◆ **To be done**
Quote verbatim every line from the beginning of the rows through the line containing "1839 inches", including that line.

◆ **Records from a data collection**
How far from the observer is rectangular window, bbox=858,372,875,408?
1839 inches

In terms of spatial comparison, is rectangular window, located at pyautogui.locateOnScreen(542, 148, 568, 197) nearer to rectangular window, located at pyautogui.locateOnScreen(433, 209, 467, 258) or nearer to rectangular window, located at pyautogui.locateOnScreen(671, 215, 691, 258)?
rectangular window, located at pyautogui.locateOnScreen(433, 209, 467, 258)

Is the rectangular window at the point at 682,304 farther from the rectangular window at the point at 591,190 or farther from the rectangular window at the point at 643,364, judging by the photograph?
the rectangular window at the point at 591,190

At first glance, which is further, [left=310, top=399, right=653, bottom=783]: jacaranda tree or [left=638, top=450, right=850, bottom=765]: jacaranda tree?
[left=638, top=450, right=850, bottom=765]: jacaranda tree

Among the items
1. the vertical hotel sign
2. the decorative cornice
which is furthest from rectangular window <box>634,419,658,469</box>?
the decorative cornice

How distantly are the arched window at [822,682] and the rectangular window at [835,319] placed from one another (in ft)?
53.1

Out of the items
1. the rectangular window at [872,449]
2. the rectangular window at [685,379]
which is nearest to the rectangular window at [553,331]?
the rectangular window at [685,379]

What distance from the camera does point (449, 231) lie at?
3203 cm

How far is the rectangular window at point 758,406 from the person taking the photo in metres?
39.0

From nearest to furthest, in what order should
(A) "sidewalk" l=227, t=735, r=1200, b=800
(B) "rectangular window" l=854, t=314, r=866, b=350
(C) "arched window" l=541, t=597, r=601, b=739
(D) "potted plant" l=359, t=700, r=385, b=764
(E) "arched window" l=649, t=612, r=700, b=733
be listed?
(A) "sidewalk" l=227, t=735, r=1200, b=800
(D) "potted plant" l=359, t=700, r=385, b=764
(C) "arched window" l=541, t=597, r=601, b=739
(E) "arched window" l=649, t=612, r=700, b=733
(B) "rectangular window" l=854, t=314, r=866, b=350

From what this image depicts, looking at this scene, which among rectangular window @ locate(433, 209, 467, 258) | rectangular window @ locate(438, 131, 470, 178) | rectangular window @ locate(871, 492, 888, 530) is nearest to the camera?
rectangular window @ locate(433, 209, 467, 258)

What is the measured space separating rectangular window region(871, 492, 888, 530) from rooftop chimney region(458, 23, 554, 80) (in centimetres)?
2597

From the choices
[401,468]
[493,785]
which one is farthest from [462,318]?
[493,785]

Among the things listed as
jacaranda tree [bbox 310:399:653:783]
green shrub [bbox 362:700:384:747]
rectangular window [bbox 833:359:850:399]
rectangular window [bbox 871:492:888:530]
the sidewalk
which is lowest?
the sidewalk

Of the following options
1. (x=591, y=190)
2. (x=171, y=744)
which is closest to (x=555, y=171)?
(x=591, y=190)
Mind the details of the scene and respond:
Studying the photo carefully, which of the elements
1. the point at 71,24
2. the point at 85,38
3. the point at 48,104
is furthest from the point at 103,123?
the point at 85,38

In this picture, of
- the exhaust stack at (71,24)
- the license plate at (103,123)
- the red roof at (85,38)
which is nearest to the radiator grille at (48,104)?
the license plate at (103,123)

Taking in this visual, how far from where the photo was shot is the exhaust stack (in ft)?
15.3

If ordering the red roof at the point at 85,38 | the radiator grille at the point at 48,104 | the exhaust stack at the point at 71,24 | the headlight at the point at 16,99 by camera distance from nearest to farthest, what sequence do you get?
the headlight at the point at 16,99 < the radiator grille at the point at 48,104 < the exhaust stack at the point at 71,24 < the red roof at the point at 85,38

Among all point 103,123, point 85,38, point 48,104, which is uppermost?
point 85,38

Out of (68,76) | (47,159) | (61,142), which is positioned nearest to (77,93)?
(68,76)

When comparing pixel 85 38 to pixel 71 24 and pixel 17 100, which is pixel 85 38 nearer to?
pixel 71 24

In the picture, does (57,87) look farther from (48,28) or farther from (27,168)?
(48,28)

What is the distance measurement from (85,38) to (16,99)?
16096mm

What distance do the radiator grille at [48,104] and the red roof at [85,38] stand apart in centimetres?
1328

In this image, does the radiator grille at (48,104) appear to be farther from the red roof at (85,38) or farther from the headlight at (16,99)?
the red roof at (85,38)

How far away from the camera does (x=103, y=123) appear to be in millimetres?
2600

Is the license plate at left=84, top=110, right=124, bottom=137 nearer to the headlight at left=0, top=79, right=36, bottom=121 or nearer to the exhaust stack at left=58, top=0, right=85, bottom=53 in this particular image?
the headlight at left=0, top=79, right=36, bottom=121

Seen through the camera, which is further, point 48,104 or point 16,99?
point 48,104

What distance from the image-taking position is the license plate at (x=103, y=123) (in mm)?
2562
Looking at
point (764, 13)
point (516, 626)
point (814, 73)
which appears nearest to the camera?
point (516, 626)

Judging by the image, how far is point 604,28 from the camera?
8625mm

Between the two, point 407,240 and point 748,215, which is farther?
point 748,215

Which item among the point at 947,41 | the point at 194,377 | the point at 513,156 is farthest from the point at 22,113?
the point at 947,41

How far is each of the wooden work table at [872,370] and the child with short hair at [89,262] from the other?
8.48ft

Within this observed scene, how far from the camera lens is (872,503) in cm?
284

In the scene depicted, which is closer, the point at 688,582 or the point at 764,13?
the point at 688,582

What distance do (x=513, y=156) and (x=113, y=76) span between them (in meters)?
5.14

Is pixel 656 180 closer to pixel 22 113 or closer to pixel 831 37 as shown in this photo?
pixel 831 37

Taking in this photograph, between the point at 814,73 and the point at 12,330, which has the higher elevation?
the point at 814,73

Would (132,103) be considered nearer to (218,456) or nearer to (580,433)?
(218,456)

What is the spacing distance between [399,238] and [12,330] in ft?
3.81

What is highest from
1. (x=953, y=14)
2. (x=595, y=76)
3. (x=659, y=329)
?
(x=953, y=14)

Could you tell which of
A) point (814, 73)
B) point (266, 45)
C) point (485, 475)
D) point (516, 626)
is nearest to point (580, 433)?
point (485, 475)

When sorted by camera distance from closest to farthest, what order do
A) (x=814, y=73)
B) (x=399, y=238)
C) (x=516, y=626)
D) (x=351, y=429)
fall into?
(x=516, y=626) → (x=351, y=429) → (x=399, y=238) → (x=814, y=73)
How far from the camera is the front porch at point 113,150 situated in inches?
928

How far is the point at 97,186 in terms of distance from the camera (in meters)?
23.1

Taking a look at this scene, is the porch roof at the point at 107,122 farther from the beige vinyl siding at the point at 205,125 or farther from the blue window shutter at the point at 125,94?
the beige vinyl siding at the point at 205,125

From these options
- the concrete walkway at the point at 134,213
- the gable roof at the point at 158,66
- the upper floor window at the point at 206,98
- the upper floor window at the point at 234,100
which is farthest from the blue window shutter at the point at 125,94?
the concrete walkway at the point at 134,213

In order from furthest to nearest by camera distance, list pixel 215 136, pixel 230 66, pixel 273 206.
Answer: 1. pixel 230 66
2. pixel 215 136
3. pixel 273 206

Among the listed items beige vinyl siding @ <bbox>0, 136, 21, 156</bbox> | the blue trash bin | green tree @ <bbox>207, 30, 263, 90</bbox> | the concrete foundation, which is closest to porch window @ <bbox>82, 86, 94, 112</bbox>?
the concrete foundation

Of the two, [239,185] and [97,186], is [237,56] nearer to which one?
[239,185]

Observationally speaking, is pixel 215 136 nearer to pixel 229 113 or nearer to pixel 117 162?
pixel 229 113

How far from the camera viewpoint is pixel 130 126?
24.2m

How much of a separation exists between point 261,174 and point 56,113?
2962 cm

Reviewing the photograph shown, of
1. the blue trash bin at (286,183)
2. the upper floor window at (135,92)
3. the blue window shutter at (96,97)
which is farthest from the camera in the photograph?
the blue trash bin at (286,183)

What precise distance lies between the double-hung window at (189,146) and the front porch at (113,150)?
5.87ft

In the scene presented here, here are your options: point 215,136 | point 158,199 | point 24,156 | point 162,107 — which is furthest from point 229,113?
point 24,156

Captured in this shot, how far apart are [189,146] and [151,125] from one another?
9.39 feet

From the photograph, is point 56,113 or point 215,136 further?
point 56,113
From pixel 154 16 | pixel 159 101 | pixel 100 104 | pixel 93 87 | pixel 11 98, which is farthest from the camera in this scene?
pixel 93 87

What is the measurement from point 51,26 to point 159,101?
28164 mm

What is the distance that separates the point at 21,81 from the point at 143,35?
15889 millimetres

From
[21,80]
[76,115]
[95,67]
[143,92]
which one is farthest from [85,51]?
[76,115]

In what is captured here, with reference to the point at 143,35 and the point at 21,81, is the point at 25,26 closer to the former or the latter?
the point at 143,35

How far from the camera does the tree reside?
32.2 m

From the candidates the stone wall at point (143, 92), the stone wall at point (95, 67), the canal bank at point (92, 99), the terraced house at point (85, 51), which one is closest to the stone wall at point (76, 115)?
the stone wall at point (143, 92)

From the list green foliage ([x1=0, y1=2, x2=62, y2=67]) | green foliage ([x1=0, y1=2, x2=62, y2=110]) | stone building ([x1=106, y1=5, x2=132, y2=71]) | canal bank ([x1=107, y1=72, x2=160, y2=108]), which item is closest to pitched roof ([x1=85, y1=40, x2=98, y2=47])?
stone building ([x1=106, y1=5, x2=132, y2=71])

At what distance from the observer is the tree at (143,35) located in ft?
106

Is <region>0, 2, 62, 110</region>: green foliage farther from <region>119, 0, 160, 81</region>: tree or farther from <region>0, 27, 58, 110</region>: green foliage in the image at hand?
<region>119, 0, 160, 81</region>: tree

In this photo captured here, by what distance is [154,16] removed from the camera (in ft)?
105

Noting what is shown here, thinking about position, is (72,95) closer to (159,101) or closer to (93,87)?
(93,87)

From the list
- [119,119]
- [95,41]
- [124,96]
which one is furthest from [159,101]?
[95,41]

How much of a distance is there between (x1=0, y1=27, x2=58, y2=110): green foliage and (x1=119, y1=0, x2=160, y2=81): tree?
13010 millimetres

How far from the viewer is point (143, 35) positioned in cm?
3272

◆ **Solution to this task**
How far from the observer is rectangular window, bbox=858,372,875,408?
1839 inches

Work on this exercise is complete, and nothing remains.